# Activity
The reply must return each line of the data exactly.
=== Section Start ===
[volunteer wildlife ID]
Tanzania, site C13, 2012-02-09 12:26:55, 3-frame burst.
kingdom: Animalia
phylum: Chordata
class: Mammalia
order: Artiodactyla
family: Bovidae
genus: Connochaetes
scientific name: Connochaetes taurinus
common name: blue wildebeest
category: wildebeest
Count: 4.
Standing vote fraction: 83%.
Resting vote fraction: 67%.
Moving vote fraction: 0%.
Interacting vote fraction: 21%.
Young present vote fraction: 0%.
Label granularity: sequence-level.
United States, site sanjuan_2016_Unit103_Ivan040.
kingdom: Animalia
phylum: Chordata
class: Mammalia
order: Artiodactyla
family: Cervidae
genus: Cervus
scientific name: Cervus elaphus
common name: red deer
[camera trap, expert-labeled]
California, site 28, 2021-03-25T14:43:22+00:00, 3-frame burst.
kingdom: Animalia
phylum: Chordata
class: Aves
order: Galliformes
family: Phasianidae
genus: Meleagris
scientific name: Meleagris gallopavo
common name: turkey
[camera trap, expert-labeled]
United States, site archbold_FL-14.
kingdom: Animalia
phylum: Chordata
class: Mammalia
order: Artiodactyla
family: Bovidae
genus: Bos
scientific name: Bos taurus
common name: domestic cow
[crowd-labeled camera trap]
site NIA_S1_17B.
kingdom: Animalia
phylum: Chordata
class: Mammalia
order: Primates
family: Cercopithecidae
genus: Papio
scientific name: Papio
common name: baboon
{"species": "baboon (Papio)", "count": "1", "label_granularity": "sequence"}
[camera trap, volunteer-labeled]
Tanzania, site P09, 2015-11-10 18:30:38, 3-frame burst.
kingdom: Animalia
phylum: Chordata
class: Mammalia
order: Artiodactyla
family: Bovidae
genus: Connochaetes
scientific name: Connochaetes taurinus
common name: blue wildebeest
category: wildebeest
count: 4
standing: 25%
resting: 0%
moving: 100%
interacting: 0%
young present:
=== Section End ===
# Answer section
[volunteer wildlife ID]
Tanzania, site C13, 2012-02-09 12:26:55, 3-frame burst.
kingdom: Animalia
phylum: Chordata
class: Mammalia
order: Artiodactyla
family: Bovidae
genus: Connochaetes
scientific name: Connochaetes taurinus
common name: blue wildebeest
category: wildebeest
Count: 4.
Standing vote fraction: 83%.
Resting vote fraction: 67%.
Moving vote fraction: 0%.
Interacting vote fraction: 21%.
Young present vote fraction: 0%.
Label granularity: sequence-level.
United States, site sanjuan_2016_Unit103_Ivan040.
kingdom: Animalia
phylum: Chordata
class: Mammalia
order: Artiodactyla
family: Cervidae
genus: Cervus
scientific name: Cervus elaphus
common name: red deer
[camera trap, expert-labeled]
California, site 28, 2021-03-25T14:43:22+00:00, 3-frame burst.
kingdom: Animalia
phylum: Chordata
class: Aves
order: Galliformes
family: Phasianidae
genus: Meleagris
scientific name: Meleagris gallopavo
common name: turkey
[camera trap, expert-labeled]
United States, site archbold_FL-14.
kingdom: Animalia
phylum: Chordata
class: Mammalia
order: Artiodactyla
family: Bovidae
genus: Bos
scientific name: Bos taurus
common name: domestic cow
[crowd-labeled camera trap]
site NIA_S1_17B.
kingdom: Animalia
phylum: Chordata
class: Mammalia
order: Primates
family: Cercopithecidae
genus: Papio
scientific name: Papio
common name: baboon
{"species": "baboon (Papio)", "count": "1", "label_granularity": "sequence"}
[camera trap, volunteer-labeled]
Tanzania, site P09, 2015-11-10 18:30:38, 3-frame burst.
kingdom: Animalia
phylum: Chordata
class: Mammalia
order: Artiodactyla
family: Bovidae
genus: Connochaetes
scientific name: Connochaetes taurinus
common name: blue wildebeest
category: wildebeest
count: 4
standing: 25%
resting: 0%
moving: 100%
interacting: 0%
young present:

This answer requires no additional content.